Having a data structure like;

struct myStruct {
    int a;
    char *b;
};

struct myStruct p;  // alternative 1
struct myStruct *q = malloc(sizeof(struct myStruct));  // alternative 2
  • Alternative 1: Allocates a myStruct width of memory space on stack and hands back to you the memory address of the struct (i.e., &p gives you the first byte address of the struct). If it is declared in a function, its life ends when the function exits (i.e. if function gets out of the scope, you can't reach it).
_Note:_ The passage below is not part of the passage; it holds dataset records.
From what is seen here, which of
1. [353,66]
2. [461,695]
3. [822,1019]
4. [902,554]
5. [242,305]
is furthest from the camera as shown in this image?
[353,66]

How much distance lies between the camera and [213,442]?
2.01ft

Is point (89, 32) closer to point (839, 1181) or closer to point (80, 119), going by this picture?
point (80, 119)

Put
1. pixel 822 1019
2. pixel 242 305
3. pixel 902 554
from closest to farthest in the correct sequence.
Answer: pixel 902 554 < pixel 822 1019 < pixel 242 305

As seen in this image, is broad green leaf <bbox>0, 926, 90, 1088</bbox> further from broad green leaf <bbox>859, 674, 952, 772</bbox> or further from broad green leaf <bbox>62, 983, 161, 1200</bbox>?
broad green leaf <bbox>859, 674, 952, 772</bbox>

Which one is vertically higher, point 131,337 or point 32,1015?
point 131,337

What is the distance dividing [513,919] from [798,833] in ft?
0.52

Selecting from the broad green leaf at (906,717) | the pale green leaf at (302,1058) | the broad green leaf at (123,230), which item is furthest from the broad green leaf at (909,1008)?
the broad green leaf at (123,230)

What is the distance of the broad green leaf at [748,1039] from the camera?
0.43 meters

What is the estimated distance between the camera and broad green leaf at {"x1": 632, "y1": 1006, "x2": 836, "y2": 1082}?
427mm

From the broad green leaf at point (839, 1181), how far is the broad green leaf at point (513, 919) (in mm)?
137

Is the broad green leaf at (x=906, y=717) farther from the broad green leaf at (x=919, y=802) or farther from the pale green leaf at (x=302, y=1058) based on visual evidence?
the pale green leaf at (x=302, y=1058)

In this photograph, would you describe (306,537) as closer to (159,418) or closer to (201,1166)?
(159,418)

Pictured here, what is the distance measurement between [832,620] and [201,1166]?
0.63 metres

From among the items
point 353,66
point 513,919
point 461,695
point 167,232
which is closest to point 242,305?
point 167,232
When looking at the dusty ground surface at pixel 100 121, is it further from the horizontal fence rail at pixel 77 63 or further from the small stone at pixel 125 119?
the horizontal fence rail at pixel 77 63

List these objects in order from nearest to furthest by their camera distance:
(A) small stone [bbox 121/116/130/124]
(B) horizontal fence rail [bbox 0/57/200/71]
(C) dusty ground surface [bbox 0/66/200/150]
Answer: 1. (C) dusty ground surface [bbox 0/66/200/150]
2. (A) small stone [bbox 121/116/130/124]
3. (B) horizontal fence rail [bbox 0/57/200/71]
  • Alternative 2: Allocates a myStruct width of memory space on heap and a pointer width of memory space of type (struct myStruct*) on stack. The pointer value on the stack gets assigned the value of the memory address of the struct (which is on the heap) and this pointer address (not the actual structs address) is handed back to you. It's life time never ends until you use free(q).

In the latter case, say, myStruct sits on memory address 0xabcd0000 and q sits on memory address 0xdddd0000; then, the pointer value on memory address 0xdddd0000 is assigned as 0xabcd0000 and this is returned back to you.

printf("%p\n", &p); // will print "0xabcd0000" (the address of struct)

printf("%p\n", q);  // will print "0xabcd0000" (the address of struct)
printf("%p\n", &q); // will print "0xdddd0000" (the address of pointer)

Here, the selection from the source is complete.